Our Gamelab was rather well represented: Frans Mäyrä gave a keynote at Saturday, Jaakko Stenros paper presentation about pervasive games on Thursday and me and Janne Paavilainen about casual games on Friday. Because of the schedule (or other possible reasons that we also acknowledge), we did not manage to get any comments. Poster presentation on “Creativity Techniques in Game Design” was much more discussive success. That was my first academical poster (ever) and I enjoyd it much more than the traditional presentations, I have to say. Only thing that I did not got was that posters were not set all through the conference, instead of few hours (after that we had to remove them). I did not even have time to check posters of others.

Ok, I could say more: there is some stuff about karaoke, sushi, Scandinavian bunch backed with one American, sugar, margaritas, brownies, smokey salt, missing a stop on the subway, and couple of things alike. But to keep it short I end this post here and give you some pictorial material (much more you can find with a search word “futureplay2007″ at Flickr, check also Jenny Brusk writing about the presentations of the conference).

Me, Alex and Janne (camouflaged) at downtown. Poster “Creativity Techniques in Game Design” 
Jaakko and his pictures. Espen getting deeper to the topic after people finished eating.
Espen and Frans talking about “not that happy” stuff. Jenny, Alex and Jennys student (they won the game price!! Hooray!).
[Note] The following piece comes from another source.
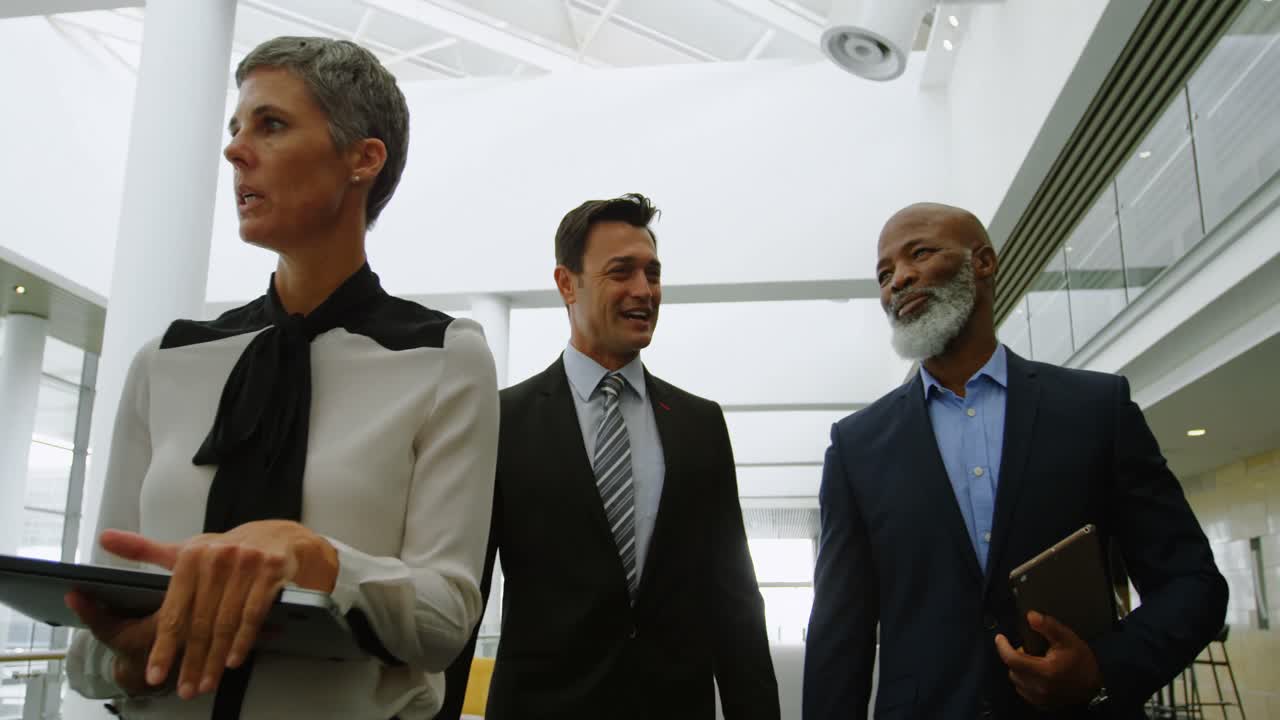 Business people discussing while walking in the office 4k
They eat, if you did not got it. Jenny and Alex fooling around since there was a funny building. Always a good reason.

NGC 07: Games, Rock and Party!

December 4, 2007

The University of Oulu and Elvi project organised a game conference in Oulu, titled as Northern Game Conference (NGC) last November. The two-day event included presentations from speakers such as Ernest Adams, Chris McDonough, Erik Robertson and Ilari Kuittinen. Speaches emphasising different parts of game development provided interesting take-outs for GameSpace project as well.

The conference was organized in a very professional manner. The stage looked like a talk-show setting and speakers walked in with their own theme music (Isn’t that cool!?). For example, Ernest Adams was introduced with the Hurriganes tune Get on and Tony Manninen with Guns N’ Roses tune Welcome to the jungle. The whole event was also streamed online.
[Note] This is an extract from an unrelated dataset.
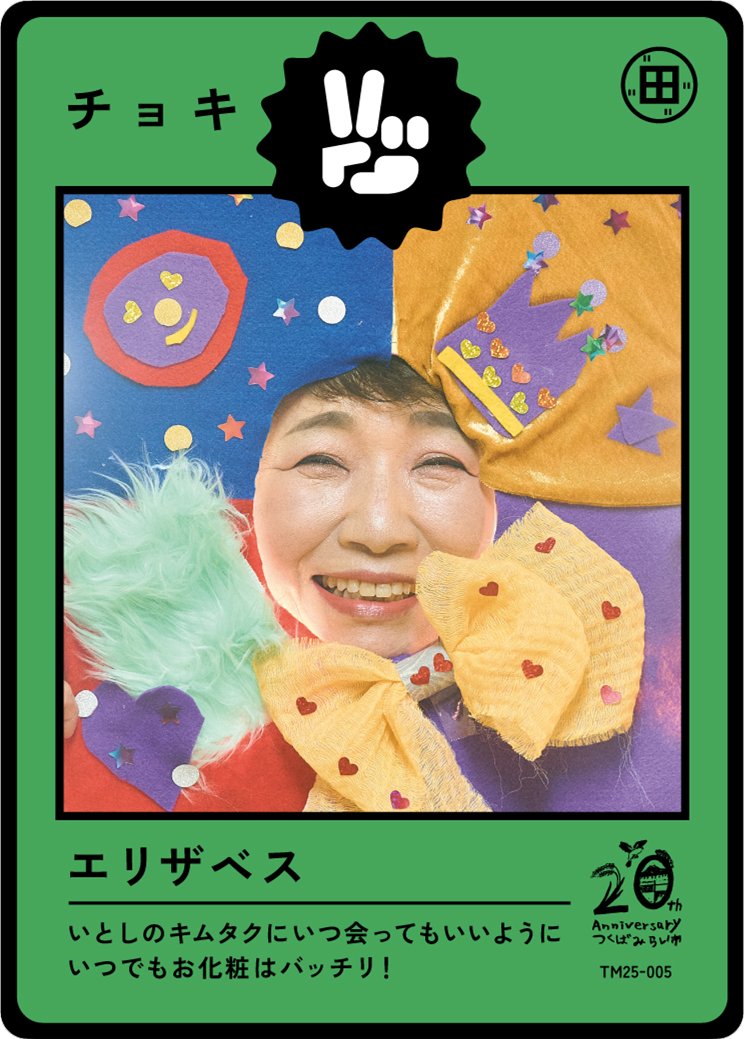 A person dressed in colorful clown or performer costume with a large smiling face, wearing a multicolored hat and bow, surrounded by confetti and decorative elements, celebrating the 20th anniversary of a company.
But even more important: the Thursday party was excellent! We were provided with different sets of entertainment including, booze (of course), rock band playing retro game tunes and Pacman performance. This all happened as a private party in a nice and famous Oulu bar called 45 Special. I have to say that I enjoyed the party, the people and the whole event into the extent that I am really looking forward to the next year. Next time, however, i hope to see also broader “Northern” aspect, not only Oulu game industry. Isn’t the whole Finland north enough? ;)

Ernest speaking about interactive storytelling. Again.
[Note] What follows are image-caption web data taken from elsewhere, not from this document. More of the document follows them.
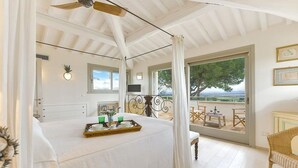 Un dormitorio con una cama grande, un balcón con mesa y sillas, y vista al mar.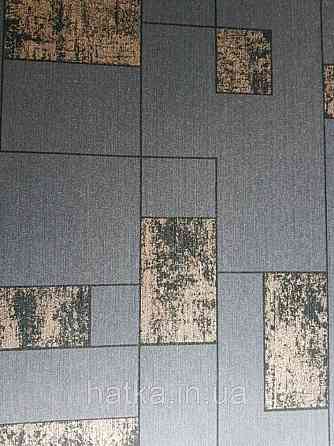 Текстильні шпалери на флізеліновій основі Cador Rasch Textil086545 сіро-бежева основа квадрати бронза Київ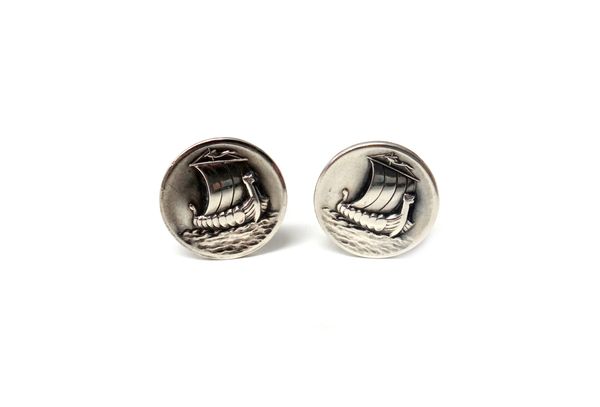 A pair of Georg Jensen silver cufflinks, the circular fronts with Viking ship motifs and with folding oval fittings to the backs, detailed Georg Jense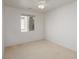 Bedroom features a ceiling fan and a window with backyard view at 693 Hagens Aly, Mesquite, NV 89027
Compiling the package for GameSpace idea generation study

December 4, 2007

We initiated our game idea generation study in October by pre-interviewing game designers and alike staff from our industry partner companies. Before the period of travelling between Tampere and Helsinki, interviewing people and presenting the package, I had to finish the final touches on the package. It was important to give the package a touch and feel of a real product to increase the appeal for use and to reduce the threshold for use, so I worked on a coherent visual layout with all the six techniques, instruction book, feedback cards and even the bag itself. The polishing phase took more time than I was expecting and the last piece, the instruction book, was actually delivered to press after staying up from 1pm to 1pm next day. Still a lot of typos and other mistakes were left in the book. One can do only so much.

The Package includes 1001 Game Ideas book, GameSpace feedback cards, materials for five techniques (one technique, Mecano, is only with instructions): VNA, MorF, GameSeekers, GameBoard and PieceBox. Also one commercial technique (Thinkpak) was included into the package.

Check out the contents of the package:

The GameSpace idea generation study package. Including our techniques and one commercial counterpart.